The US and North America in general have seen considerable recent movement in real time payment solutions for eCommerce. However, they are still lagging behind compared to other markets in the world. Asia, Europe and even Africa to an extent. The total value of real time payments is set to be $18 trillion by 2025. Surprisingly the US share of the market will account for about 1.4 trillion of that. Representing a mere 8% of the global market share. These figures are according to a study by Juniper Research and make for bleak reading.

Settlements for merchants

However, there is still plenty of cause to be optimistic in the US and North America in general. The FedNow service is an attempt by the government to facilitate real time payment which are key to the growth of eCommerce. Some businesses will benefit a lot from this immediately. For example those that use the funds in the merchant account for, purchasing inventory, paying employees and expenses. Most accounts need a hold period of up to 2 weeks, depending on cash reserves. However the amount of funds, the status of the business account status and the nature of business are also a factor for businesses in this program.


Normally, business accounts are not settled in real-time. This is due to the fact that acquiring banks (i.e., merchant account providers) have to request and receive authorization. An example of an acquiring bank is merchant account providers which are financial institutions approved by card brands (Visa, Mastercard, Discover, American Express) to accept card payments on behalf of a merchant. Acquiring banks also prevent immediate access to funds to protect against chargebacks. However, some merchant account providers now offer real-time settlements to help smaller, independent businesses amid the pandemic in some cases. The most popular is Square’s Instant Payments feature. This allows merchants to fund payroll with the money on their Square account.
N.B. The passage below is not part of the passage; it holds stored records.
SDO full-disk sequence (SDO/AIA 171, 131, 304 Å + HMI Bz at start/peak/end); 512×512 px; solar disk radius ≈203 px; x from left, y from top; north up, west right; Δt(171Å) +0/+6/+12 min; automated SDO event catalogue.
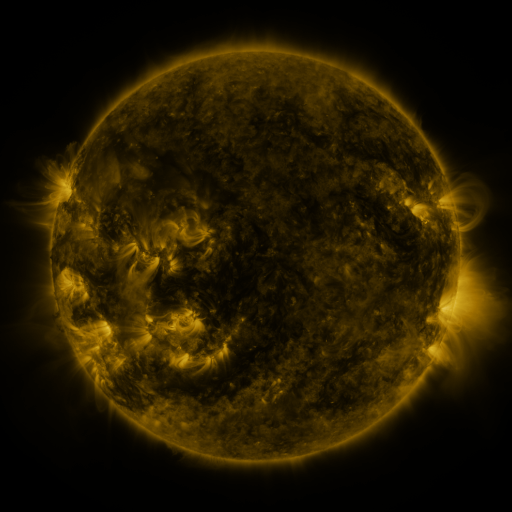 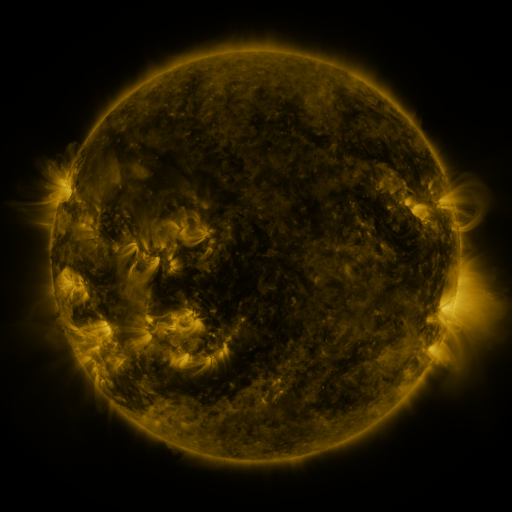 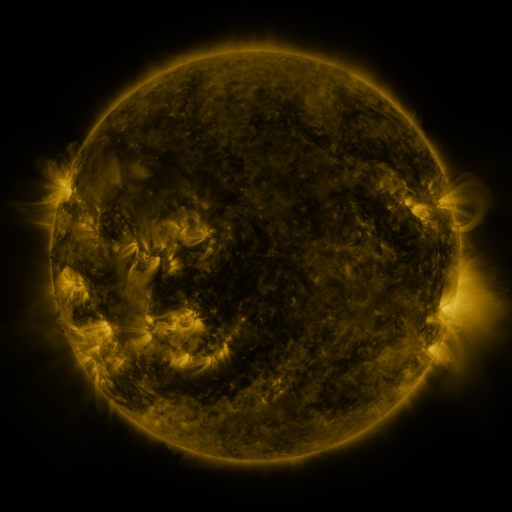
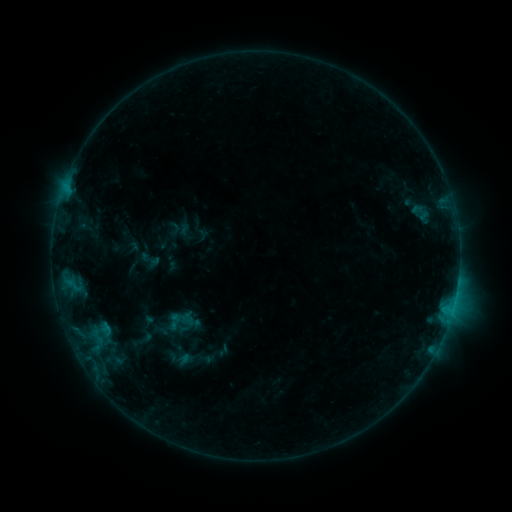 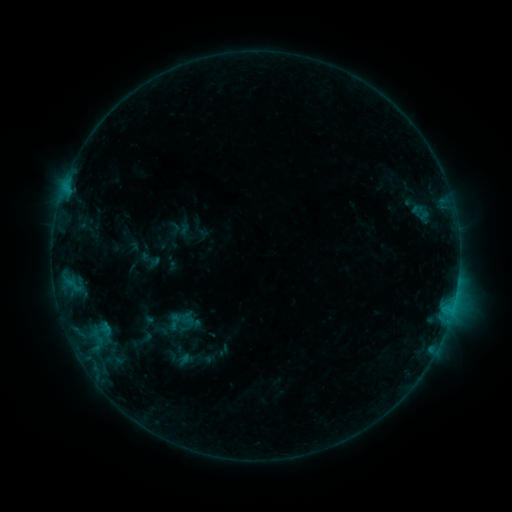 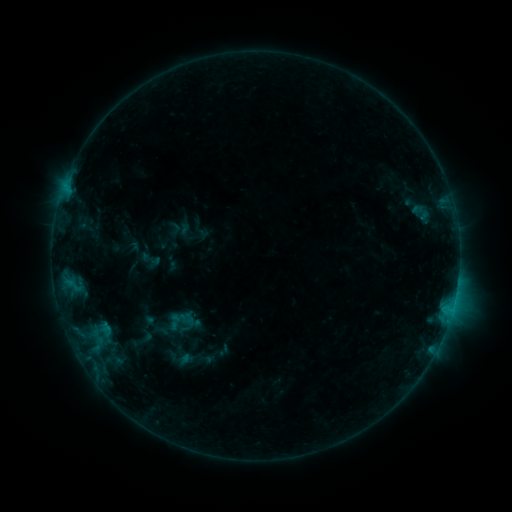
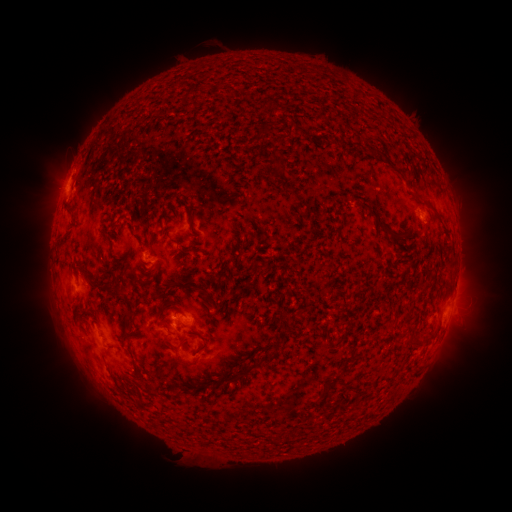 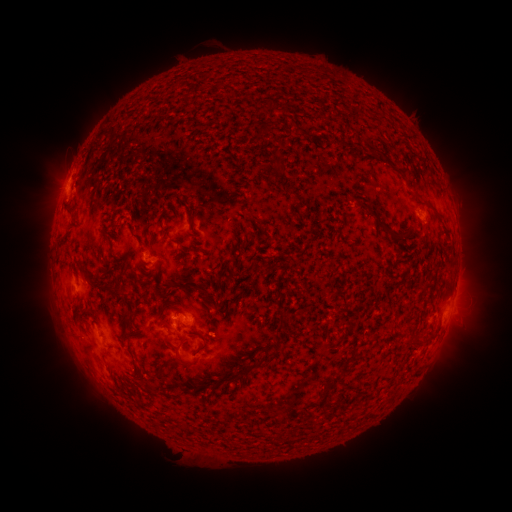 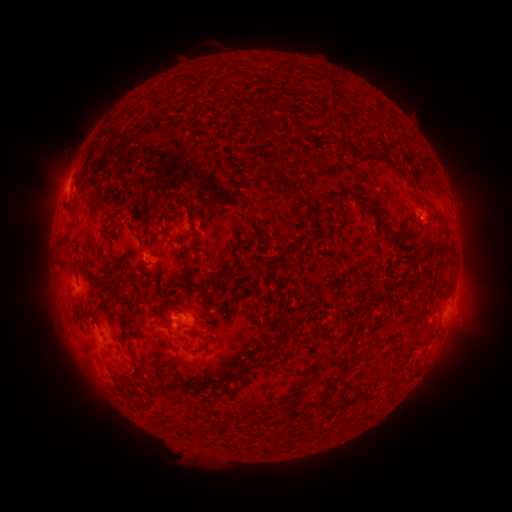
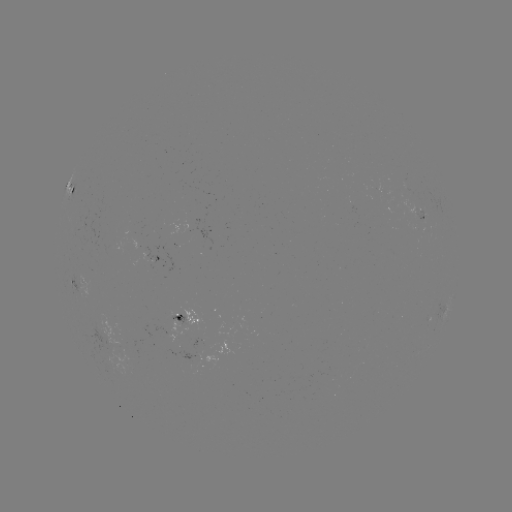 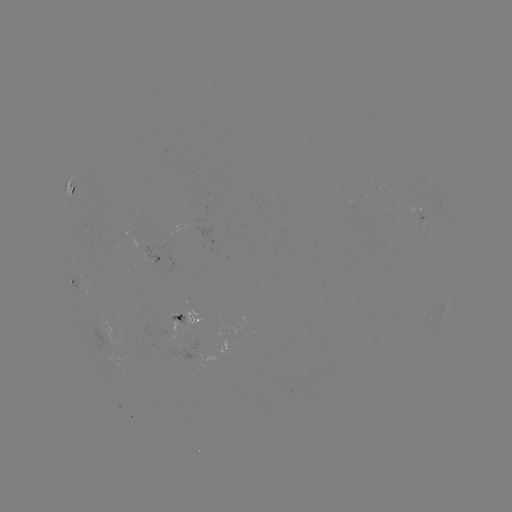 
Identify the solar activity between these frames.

For data to underpin bank’s customer relationship and take services to another next level, it is important to break the channel silos. It is also key to extract value from a comprehensive dataset. But with only 18% of banks reporting that they are in the process of shifting from a transactional revenue model to a data-driven revenue model. This work has some way to go.

In conclusion, big financial institutions will be key to the growth of real time payment solutions in North America. Today’s customers expect services that work specifically for them, not just the big financial institutions. All banks, no matter the footprint, need to move quickly to offer a broad digital service platform that adds value to both the customer and the bank. Banks are setting a strong payment strategy. Many of them are competitive because they reduce cost and encouraging innovative practices. This has a big impact on unlocking revenue potential for them and eCommerce businesses.